■ **Study text**
---*---

Integration by substitution reverses the chain rule. Where the chain rule lets you differentiate composite functions, substitution lets you anti-differentiate them. It works by swapping out a messy piece of the integrand for a single new variable, turning a hard integral into a simpler one.

Substitution for Indefinite Integrals

The core idea: if you spot a composite function $f(g(x))$ multiplied by (or closely related to) $g'(x)$ , you can substitute $u = g(x)$ and rewrite everything in terms of $u$ .

Here's the process, step by step:

Choose $u$ . Pick the "inner function" or the piece of the integrand whose derivative also appears (up to a constant). For example, in $\int \sin(3x+1)\, dx$ , let $u = 3x + 1$ .
Find $du$ . Differentiate your choice: $du = 3\,dx$ , so $dx = \frac{1}{3}\,du$ .
Rewrite the integral in terms of $u$ . Replace every $x$ -expression and $dx$ : $\int \sin(3x+1)\, dx = \int \sin(u) \cdot \frac{1}{3}\, du$
Integrate with respect to $u$ using formulas you already know: $\frac{1}{3}\int \sin(u)\, du = -\frac{1}{3}\cos(u) + C$
Substitute back. Replace $u$ with the original expression: $-\frac{1}{3}\cos(3x+1) + C$

A common mistake is forgetting to convert every part of the integrand to $u$ . If any $x$ is left over after substitution, something went wrong. Either your choice of $u$ needs adjusting, or the leftover $x$ can be solved for using your substitution equation.

---*---

■ **Information shown**
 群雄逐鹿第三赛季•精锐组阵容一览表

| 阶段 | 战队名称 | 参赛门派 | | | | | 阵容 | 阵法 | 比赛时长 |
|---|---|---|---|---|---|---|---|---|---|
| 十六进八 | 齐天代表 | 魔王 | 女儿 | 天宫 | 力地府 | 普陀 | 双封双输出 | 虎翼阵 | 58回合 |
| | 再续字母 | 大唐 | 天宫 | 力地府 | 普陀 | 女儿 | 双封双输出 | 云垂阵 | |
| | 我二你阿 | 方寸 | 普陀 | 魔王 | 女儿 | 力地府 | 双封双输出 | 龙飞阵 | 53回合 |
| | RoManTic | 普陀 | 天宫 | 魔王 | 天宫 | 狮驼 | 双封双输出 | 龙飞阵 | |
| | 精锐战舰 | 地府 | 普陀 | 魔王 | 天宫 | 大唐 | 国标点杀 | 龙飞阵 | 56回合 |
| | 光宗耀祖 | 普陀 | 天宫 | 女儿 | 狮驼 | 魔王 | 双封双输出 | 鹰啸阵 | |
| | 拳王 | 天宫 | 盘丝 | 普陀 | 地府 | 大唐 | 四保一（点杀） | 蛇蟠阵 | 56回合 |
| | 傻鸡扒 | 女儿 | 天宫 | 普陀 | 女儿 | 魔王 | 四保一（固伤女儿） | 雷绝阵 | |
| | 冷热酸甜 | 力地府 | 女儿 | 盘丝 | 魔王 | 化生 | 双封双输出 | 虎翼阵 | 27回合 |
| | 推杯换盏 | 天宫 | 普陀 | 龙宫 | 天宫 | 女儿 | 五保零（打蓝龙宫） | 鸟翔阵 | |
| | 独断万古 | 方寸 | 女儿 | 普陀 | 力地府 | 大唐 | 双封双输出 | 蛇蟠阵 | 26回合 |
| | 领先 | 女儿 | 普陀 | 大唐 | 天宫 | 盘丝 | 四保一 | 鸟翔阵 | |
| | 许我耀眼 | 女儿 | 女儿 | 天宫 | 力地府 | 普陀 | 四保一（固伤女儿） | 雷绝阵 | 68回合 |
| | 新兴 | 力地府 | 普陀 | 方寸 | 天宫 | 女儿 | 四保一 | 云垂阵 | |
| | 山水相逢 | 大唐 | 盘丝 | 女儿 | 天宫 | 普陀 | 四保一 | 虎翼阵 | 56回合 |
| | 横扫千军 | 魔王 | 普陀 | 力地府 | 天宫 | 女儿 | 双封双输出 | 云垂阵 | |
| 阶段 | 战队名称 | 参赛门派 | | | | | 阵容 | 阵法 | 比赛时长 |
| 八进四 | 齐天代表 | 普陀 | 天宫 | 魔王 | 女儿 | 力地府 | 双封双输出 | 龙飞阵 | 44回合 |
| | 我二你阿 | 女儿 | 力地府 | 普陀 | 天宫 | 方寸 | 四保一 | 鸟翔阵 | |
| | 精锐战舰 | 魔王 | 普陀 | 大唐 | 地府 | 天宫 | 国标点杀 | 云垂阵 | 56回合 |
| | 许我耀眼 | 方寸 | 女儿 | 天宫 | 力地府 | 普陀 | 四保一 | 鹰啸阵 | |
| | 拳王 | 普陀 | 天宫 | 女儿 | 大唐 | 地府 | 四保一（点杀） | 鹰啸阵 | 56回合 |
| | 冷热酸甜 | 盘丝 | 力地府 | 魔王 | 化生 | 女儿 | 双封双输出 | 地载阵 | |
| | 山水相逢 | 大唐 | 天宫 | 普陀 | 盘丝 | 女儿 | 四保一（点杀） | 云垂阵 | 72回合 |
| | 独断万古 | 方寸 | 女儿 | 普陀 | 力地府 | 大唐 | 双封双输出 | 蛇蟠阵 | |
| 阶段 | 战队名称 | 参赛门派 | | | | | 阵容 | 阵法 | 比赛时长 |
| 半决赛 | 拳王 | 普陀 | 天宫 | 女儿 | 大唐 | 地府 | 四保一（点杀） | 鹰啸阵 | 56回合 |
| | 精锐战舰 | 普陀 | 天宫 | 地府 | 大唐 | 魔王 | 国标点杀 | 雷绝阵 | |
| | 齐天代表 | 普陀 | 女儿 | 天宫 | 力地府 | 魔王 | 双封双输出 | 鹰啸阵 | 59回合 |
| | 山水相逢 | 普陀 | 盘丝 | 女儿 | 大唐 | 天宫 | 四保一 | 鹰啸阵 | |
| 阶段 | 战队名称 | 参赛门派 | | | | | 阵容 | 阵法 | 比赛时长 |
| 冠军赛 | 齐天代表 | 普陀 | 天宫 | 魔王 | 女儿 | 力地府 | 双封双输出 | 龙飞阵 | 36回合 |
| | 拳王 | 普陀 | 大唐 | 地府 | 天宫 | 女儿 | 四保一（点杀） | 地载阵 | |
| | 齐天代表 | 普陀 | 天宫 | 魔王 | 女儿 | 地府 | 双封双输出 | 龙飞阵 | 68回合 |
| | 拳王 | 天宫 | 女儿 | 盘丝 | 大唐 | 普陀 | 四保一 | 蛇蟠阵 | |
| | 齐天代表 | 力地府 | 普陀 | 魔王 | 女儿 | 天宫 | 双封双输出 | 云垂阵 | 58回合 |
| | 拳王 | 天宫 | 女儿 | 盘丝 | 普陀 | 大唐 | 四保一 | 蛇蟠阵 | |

---*---

■ **Your task**
In the text on integration by substitution, what does it mean if any x is left over after substituting? The rows aren't needed for this.

■ **Response**
Something went wrong.